# Proof by Induction - Primes and Euclid's Lemma

#### erlevesq

Hi guys,

I'm having some trouble with this proof. Here's the question: Use mathematical induction and Euclid's Lemma to prove that for all positive integers s, if p and q1,q2,...,qs are prime numbers and p divides q1q2...qs, then p=qi for some i with 1 ≤ i ≤ s.

Here's what I know: Euclid's Lemma says that if p is a prime and p divides ab, then p divides a or p divides b. More generally, if a prime p divides a product a1a2...an, then it must divide at least one of the factors ai. For the inductive step, I can assume p divides q1q2...qs+1 and let a=q1q2...qs. Then, p divides aqs+1 and either p divides a, p divides qs+1, or p=qs+1. I know that since qi is prime, it cannot divide qi unless p=qi for some 1 ≤ i ≤ s. I'm just not sure how to formulate the proof.
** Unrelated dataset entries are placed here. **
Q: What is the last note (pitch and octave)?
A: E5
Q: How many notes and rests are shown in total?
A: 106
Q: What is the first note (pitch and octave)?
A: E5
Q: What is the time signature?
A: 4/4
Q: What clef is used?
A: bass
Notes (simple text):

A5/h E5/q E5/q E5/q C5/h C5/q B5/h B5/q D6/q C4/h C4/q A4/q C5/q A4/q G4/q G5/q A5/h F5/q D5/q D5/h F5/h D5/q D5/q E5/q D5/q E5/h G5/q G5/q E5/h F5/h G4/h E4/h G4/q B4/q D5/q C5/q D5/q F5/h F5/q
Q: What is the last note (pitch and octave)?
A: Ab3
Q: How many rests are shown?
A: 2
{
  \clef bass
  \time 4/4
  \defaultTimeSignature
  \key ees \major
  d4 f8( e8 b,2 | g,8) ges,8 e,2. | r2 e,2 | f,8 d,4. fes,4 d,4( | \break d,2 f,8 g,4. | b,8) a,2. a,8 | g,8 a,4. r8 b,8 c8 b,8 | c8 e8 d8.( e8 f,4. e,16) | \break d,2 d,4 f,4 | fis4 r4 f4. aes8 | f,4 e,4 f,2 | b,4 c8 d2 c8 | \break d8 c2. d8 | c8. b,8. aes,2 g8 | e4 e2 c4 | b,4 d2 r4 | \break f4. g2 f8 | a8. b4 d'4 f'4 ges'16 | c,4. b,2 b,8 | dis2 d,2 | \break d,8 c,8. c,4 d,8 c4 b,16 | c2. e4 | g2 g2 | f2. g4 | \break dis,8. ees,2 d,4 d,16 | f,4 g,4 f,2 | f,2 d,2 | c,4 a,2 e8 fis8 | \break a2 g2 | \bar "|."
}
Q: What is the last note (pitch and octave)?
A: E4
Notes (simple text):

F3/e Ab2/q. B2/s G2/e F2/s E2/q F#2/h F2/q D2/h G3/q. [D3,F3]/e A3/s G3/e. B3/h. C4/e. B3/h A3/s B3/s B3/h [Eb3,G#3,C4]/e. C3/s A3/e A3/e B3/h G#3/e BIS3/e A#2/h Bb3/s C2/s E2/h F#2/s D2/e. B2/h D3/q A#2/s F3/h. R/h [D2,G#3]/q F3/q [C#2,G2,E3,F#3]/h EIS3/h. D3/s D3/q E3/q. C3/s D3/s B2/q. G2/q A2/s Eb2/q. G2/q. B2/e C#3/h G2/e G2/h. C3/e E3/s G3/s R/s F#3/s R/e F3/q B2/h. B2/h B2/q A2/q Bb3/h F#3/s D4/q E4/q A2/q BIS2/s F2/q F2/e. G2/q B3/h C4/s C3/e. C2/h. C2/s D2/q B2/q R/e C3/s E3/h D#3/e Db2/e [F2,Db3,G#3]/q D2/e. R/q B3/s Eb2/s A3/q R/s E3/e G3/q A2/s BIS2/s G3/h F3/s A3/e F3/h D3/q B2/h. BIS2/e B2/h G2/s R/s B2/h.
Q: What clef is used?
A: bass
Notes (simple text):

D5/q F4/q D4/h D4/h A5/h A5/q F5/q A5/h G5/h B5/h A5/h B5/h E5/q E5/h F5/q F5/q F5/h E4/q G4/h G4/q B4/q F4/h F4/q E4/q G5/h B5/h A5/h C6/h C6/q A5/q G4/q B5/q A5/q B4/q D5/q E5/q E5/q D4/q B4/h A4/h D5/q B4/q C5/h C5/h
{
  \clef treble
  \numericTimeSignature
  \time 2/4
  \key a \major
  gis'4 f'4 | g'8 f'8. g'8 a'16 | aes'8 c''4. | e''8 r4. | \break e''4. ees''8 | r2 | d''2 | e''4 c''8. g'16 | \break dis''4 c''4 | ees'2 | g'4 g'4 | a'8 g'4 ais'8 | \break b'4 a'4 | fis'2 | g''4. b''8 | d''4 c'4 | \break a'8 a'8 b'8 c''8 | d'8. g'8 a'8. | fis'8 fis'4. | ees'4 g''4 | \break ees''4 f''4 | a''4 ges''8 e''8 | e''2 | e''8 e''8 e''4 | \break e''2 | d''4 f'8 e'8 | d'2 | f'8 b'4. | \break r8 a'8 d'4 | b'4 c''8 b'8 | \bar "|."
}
Usually with Induction I can set some property P(n) and test it is true for some base like P(0) or P(1) for the base step. I'm unsure how to go about it here.

#### Deveno

MHF Hall of Honor
Try doing induction on the number of prime factors. Start with a base case of 2.

#### chiro

MHF Helper
Hey erlevesq.

State the case for some value of i and then state the case for some value of i + 1.

Once you have both see the difference between the two and then combine the two statements.

The difference between i and i + 1 is that you have an extra term. So you have two cases - either it divides into one of the terms in the "ith" case or it doesn't which means it has to divide in the "i+1 th" case.

Write down the algebraic definitions and if you have trouble, please post your working and ideas in this thread.